Obie Fernandez has a great story on how ThoughtWorks recently won a $800,000 bid for a critical application against another consultancy. They probably do that all the time, but the interesting part about this particular bid is that they made it powered by Ruby on Rails. The other consultancy bid a million dollars for a Java-based system, but the CIO picked the Rails solution from ThoughtWorks.
So saving $200,000 was obviously a big advantage of the Rails bid, but more interesting is the second-level concerns. Obie writes:
Analysts from Gartner and Forrester and even members of his personal grapevine are all abuzz about Ruby… Ruby may not be a corporate standard (yet), but don’t even get him started on his organization’s dismal track record building J2EE applications… The risk of late delivery is much, much scarier to him than proceeding with a relatively unproven technology that the whole world seems to be talking about as the successor to Java.

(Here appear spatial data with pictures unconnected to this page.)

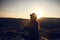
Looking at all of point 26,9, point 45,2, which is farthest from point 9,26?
point 45,2

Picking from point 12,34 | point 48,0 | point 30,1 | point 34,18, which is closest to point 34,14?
point 34,18

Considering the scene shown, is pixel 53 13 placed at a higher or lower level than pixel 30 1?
lower

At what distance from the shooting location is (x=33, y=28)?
1534mm

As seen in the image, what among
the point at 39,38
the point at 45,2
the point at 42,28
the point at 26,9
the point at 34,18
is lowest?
the point at 39,38

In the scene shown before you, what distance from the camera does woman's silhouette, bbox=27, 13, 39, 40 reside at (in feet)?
4.95

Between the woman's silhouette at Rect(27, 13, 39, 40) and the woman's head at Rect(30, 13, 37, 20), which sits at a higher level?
the woman's head at Rect(30, 13, 37, 20)

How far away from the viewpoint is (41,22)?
155cm

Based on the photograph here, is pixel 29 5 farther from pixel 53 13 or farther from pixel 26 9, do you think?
pixel 53 13

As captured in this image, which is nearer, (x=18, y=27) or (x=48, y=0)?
(x=18, y=27)

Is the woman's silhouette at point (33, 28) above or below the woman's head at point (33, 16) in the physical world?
below

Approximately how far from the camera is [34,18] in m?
1.55

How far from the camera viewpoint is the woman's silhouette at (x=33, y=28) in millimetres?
1510

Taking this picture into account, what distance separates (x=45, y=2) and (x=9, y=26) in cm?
64

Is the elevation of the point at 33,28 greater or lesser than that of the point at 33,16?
lesser
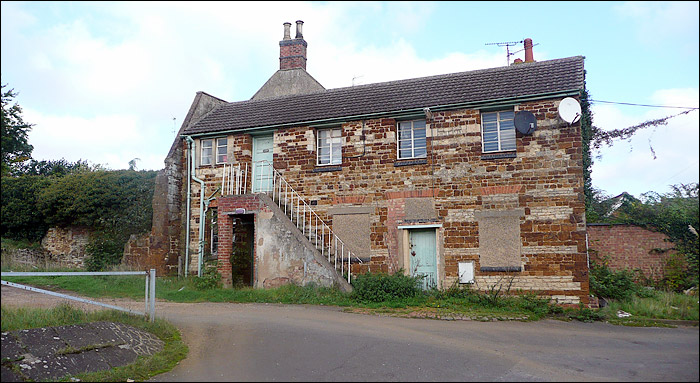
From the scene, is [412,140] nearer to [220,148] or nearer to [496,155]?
[496,155]

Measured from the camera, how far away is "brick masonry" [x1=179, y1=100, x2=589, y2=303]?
12.8 m

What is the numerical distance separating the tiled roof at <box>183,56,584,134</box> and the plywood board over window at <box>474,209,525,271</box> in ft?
10.9

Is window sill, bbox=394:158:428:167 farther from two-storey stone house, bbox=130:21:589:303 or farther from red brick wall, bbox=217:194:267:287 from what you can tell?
red brick wall, bbox=217:194:267:287

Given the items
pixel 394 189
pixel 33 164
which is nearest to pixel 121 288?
pixel 394 189

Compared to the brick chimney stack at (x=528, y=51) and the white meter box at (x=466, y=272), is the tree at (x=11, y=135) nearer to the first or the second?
the white meter box at (x=466, y=272)

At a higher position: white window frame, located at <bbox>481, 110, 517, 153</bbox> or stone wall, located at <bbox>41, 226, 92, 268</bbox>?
white window frame, located at <bbox>481, 110, 517, 153</bbox>

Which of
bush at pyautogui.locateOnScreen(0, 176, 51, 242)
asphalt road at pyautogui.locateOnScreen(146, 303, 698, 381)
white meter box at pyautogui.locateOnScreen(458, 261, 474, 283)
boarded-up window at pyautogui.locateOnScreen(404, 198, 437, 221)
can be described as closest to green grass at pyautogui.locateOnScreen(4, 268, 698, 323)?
white meter box at pyautogui.locateOnScreen(458, 261, 474, 283)

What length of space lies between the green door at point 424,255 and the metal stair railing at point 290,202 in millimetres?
1668

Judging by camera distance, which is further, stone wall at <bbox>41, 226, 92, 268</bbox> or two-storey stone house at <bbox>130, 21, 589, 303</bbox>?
stone wall at <bbox>41, 226, 92, 268</bbox>

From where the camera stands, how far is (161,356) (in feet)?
22.8

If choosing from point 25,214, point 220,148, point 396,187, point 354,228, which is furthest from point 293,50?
point 25,214

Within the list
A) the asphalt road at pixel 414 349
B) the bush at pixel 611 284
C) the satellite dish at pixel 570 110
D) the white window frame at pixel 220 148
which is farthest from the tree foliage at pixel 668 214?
the white window frame at pixel 220 148

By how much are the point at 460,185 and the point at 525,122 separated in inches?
96.8

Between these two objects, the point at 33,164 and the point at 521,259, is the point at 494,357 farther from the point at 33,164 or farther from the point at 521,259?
the point at 33,164
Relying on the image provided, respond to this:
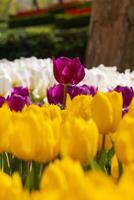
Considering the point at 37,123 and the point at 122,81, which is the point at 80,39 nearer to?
the point at 122,81

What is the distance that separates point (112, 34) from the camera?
18.3ft

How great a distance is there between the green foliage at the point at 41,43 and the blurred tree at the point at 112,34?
733 centimetres

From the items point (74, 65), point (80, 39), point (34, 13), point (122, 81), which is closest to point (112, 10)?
point (122, 81)

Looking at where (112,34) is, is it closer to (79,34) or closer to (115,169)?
(115,169)

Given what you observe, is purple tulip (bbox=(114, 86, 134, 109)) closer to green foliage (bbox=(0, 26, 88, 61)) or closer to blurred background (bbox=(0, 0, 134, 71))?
blurred background (bbox=(0, 0, 134, 71))

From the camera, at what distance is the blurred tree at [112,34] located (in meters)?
5.36

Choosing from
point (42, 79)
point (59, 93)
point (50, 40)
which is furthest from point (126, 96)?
point (50, 40)

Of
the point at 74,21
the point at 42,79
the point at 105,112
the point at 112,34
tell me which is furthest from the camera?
the point at 74,21

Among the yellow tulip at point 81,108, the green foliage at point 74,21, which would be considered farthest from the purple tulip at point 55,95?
the green foliage at point 74,21

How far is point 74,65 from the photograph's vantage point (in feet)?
7.17

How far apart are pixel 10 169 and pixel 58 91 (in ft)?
2.08

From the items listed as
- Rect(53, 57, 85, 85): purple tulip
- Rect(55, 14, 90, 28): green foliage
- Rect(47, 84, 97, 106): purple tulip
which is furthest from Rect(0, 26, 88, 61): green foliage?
Rect(47, 84, 97, 106): purple tulip

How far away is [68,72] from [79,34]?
12.4 meters

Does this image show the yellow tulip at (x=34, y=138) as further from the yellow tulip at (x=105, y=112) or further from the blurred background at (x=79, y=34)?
the blurred background at (x=79, y=34)
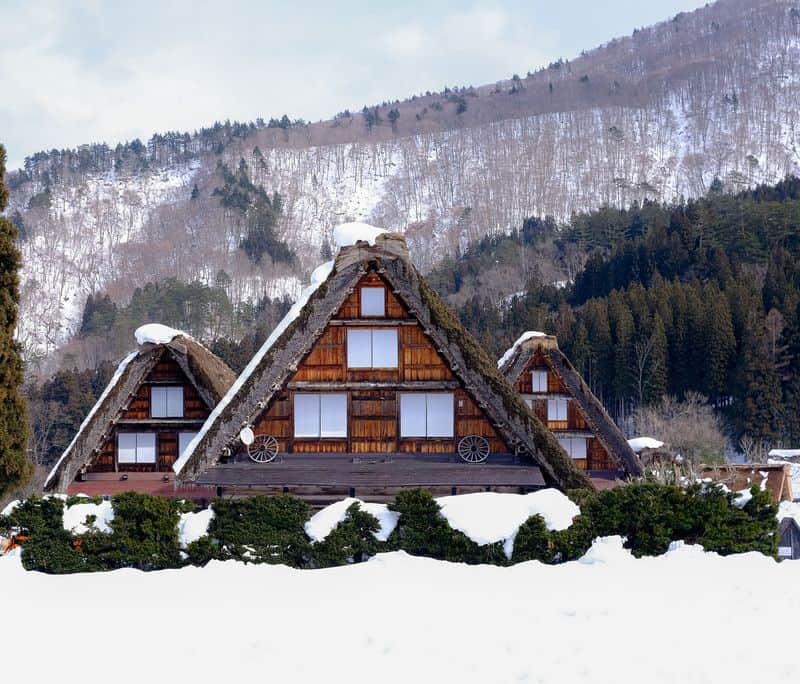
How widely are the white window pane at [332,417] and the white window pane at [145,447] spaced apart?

This story comes hot on the heels of Stuart Halloway’s exposure of how Rails makes it possible for his consultancy to win accounts over Java solutions due to higher productivity. As he put it:
Developers have more fun, make more money, and customers get better products cheaper and faster.
Indeed.
UPDATE: The story is indeed “fictional”, but with the very deep underlining of “inspired by real events”. Obie has no permission to speak on specific deals of ThoughtWorks, so names have been withheld to protect the real involved parties and the exact figures, estimates, and so on.